TASK TO COMPLETE: Return exactly the span of lines in the following data that opens with the line containing "United States, site sanjuan_2015_Unit009_Ivan050." and closes with the line containing "scientific name: Panthera onca". Include nothing else.

++++ THE DATA ++++

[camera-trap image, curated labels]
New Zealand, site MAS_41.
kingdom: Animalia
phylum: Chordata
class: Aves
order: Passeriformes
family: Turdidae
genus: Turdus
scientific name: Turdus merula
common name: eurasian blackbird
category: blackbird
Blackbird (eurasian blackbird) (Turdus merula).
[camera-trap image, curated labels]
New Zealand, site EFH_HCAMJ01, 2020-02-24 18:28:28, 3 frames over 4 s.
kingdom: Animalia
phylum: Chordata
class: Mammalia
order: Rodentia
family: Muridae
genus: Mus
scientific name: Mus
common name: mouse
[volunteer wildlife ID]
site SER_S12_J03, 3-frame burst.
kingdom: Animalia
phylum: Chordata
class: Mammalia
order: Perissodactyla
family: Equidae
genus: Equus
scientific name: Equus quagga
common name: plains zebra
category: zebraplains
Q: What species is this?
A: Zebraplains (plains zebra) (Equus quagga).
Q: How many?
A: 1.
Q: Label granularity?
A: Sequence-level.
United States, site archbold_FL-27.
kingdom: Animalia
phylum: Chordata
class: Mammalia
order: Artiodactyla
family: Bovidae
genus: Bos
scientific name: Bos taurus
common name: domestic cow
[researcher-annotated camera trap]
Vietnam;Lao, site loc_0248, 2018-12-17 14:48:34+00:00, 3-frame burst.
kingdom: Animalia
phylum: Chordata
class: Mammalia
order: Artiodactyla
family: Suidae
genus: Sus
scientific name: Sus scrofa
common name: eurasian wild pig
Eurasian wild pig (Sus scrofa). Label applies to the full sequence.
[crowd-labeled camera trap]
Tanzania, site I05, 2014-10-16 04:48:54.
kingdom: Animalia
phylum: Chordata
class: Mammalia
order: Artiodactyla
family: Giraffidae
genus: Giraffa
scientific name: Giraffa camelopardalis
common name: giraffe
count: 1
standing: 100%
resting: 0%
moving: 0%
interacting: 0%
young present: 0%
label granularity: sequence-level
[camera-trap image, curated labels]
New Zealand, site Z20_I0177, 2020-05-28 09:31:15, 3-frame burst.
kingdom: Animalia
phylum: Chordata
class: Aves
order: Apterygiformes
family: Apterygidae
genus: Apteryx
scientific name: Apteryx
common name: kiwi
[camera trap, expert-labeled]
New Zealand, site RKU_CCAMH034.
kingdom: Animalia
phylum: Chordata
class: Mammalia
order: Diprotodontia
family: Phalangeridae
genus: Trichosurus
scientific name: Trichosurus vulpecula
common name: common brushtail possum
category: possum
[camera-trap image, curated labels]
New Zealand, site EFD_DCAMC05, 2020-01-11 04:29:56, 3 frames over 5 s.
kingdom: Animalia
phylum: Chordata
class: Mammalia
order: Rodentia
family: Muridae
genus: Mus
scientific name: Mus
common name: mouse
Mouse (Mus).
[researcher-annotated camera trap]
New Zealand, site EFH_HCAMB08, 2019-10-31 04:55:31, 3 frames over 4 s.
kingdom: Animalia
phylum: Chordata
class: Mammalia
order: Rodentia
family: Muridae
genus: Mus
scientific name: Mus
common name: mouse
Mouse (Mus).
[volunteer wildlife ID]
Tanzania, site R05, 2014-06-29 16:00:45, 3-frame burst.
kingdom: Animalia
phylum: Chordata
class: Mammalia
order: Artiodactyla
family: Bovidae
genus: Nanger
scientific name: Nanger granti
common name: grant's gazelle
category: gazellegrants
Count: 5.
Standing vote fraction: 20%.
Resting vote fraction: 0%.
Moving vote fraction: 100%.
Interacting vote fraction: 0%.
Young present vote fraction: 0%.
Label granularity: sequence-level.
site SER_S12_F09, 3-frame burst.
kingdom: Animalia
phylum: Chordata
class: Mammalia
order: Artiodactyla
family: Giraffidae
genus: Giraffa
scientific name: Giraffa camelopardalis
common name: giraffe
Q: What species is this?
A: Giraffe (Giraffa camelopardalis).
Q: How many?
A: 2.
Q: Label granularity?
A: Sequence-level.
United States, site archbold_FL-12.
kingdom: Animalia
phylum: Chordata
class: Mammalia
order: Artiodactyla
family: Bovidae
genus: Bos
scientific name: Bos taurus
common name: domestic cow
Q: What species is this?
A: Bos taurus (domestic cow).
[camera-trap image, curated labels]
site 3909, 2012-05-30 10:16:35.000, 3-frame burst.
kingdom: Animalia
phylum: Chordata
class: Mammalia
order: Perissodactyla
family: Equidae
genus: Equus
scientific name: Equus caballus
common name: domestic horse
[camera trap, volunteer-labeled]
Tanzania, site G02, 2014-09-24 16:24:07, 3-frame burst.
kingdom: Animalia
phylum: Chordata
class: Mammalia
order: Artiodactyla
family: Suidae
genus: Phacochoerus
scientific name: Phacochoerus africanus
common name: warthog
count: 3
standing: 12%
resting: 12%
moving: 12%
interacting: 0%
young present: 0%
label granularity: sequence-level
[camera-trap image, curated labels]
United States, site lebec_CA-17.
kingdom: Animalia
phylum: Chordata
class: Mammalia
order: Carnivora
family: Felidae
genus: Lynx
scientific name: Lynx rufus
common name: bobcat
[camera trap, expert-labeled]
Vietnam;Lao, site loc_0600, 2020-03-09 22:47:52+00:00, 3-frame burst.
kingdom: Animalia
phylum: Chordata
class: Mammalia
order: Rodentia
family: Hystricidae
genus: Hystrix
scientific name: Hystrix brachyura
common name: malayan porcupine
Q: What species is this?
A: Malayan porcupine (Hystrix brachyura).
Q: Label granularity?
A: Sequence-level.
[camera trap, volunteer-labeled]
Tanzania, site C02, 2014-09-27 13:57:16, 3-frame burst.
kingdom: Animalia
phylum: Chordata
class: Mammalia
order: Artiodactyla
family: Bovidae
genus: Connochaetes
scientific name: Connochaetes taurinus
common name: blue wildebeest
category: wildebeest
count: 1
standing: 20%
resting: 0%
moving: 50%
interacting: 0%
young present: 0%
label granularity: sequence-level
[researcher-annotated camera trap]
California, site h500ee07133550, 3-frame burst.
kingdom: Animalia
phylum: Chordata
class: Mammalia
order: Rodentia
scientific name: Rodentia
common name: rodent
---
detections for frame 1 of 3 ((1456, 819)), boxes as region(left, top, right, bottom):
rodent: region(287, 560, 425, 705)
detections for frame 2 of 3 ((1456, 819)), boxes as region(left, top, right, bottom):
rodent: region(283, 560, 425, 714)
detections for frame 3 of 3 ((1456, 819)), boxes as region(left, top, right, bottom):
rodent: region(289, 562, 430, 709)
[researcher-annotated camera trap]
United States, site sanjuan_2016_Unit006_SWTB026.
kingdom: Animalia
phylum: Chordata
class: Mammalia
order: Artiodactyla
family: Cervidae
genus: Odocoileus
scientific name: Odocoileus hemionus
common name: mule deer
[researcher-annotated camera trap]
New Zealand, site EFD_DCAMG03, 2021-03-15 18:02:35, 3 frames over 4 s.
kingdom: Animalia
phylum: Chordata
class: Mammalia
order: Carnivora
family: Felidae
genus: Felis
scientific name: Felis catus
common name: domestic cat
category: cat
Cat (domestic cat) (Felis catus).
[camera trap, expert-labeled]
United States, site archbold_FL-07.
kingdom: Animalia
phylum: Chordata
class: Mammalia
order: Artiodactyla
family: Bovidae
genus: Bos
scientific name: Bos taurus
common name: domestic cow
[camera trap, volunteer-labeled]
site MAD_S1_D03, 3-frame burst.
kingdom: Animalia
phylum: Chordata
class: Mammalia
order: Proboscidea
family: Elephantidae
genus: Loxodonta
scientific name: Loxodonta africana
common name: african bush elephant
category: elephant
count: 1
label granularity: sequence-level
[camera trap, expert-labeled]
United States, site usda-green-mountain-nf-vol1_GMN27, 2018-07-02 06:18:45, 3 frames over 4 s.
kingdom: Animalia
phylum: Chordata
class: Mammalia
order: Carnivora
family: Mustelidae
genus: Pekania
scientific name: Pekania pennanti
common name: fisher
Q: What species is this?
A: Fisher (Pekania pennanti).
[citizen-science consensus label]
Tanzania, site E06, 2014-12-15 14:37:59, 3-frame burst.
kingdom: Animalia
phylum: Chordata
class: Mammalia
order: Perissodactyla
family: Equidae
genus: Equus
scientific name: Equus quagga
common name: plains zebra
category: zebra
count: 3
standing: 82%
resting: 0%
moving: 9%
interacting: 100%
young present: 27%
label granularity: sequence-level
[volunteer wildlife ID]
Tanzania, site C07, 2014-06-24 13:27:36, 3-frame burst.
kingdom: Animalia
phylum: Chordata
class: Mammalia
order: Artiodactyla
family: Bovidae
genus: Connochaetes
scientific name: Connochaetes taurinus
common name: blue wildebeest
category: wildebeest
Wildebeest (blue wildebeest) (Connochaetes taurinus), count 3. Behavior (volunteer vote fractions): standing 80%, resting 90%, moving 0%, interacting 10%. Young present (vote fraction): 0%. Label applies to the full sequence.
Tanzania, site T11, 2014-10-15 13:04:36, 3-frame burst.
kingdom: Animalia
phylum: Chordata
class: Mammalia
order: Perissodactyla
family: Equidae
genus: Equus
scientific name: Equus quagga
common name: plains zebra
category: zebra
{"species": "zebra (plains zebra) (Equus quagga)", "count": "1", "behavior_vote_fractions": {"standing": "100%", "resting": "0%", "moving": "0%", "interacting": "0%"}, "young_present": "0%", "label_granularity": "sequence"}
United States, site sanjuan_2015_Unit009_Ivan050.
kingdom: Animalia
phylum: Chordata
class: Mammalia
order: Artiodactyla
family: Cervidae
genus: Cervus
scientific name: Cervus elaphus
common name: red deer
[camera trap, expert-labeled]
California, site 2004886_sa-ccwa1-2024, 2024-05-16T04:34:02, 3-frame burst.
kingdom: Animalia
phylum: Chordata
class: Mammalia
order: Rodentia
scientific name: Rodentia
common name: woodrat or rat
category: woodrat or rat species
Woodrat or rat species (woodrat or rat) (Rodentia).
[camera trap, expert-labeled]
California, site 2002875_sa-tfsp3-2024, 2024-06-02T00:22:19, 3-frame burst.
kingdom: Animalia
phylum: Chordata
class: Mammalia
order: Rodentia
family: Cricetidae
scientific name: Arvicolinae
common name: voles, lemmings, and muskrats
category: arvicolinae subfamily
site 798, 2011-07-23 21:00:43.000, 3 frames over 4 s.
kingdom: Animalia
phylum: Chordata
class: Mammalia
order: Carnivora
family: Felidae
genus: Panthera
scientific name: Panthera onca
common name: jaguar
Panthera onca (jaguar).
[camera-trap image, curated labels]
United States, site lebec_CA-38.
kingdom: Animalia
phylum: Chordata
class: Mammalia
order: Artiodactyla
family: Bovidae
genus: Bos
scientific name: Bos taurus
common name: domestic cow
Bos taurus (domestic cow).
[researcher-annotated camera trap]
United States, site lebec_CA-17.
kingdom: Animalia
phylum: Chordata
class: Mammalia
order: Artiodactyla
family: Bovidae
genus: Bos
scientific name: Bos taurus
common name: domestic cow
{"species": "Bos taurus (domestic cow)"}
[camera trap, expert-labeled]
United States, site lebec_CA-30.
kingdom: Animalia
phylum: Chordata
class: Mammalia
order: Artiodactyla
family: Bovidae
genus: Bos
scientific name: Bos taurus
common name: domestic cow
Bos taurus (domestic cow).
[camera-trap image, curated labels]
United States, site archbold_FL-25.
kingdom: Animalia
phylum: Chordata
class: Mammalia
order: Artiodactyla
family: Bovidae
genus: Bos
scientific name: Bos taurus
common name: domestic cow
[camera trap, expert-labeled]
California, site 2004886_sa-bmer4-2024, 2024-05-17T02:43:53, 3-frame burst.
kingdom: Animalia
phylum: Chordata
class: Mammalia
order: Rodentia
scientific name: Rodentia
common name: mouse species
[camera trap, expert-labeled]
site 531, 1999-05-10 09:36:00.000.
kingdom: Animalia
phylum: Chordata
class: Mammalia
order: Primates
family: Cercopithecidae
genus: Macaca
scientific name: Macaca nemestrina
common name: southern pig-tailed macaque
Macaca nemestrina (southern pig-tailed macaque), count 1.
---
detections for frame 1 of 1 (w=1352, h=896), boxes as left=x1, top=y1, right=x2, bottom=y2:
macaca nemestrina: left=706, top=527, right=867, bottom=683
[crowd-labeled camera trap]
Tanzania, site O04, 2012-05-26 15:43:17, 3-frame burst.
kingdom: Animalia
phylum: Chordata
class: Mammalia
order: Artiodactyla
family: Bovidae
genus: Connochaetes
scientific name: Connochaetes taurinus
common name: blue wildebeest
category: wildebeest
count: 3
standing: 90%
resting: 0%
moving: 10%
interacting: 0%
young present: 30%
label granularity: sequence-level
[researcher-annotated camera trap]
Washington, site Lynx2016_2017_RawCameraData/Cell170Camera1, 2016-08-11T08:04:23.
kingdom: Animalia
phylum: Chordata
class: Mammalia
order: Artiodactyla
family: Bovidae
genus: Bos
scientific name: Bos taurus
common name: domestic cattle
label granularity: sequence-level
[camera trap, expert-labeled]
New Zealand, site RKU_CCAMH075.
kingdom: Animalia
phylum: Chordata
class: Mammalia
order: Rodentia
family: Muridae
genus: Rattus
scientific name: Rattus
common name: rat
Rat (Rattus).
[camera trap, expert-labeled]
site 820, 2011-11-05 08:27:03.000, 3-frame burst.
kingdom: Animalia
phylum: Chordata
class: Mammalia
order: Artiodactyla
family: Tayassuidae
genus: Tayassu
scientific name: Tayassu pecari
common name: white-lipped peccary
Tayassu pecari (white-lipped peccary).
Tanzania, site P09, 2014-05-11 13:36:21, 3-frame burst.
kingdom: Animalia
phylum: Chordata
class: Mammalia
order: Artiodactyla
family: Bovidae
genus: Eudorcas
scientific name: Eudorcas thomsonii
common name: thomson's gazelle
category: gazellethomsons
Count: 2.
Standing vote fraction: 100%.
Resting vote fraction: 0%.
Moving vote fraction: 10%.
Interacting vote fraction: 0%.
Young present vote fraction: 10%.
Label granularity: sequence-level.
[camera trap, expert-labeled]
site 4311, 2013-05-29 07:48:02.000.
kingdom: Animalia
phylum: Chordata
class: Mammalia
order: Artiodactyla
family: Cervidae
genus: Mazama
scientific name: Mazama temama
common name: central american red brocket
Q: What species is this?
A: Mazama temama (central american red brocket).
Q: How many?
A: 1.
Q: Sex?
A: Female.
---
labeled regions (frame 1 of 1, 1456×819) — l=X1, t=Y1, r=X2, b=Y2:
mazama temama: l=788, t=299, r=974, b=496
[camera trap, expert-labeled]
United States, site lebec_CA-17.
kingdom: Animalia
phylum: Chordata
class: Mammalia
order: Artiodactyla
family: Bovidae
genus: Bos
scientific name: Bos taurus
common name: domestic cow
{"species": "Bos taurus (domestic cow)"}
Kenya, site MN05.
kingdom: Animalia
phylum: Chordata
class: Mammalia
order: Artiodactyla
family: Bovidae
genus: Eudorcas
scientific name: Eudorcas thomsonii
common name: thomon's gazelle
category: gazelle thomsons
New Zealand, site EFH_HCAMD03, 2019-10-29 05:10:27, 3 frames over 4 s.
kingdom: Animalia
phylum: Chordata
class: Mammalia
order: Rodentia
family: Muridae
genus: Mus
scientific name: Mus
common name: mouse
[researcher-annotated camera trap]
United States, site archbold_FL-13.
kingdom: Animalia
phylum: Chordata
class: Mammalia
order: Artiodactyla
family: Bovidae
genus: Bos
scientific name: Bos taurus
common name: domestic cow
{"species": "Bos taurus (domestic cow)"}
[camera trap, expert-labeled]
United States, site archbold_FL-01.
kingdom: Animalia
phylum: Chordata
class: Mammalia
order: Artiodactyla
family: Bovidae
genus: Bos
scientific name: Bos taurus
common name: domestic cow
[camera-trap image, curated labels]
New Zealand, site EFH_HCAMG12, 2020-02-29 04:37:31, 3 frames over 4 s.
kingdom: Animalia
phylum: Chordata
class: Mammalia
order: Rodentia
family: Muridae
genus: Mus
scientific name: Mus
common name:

++++

YOUR SOLUTION:
United States, site sanjuan_2015_Unit009_Ivan050.
kingdom: Animalia
phylum: Chordata
class: Mammalia
order: Artiodactyla
family: Cervidae
genus: Cervus
scientific name: Cervus elaphus
common name: red deer
[camera trap, expert-labeled]
California, site 2004886_sa-ccwa1-2024, 2024-05-16T04:34:02, 3-frame burst.
kingdom: Animalia
phylum: Chordata
class: Mammalia
order: Rodentia
scientific name: Rodentia
common name: woodrat or rat
category: woodrat or rat species
Woodrat or rat species (woodrat or rat) (Rodentia).
[camera trap, expert-labeled]
California, site 2002875_sa-tfsp3-2024, 2024-06-02T00:22:19, 3-frame burst.
kingdom: Animalia
phylum: Chordata
class: Mammalia
order: Rodentia
family: Cricetidae
scientific name: Arvicolinae
common name: voles, lemmings, and muskrats
category: arvicolinae subfamily
site 798, 2011-07-23 21:00:43.000, 3 frames over 4 s.
kingdom: Animalia
phylum: Chordata
class: Mammalia
order: Carnivora
family: Felidae
genus: Panthera
scientific name: Panthera onca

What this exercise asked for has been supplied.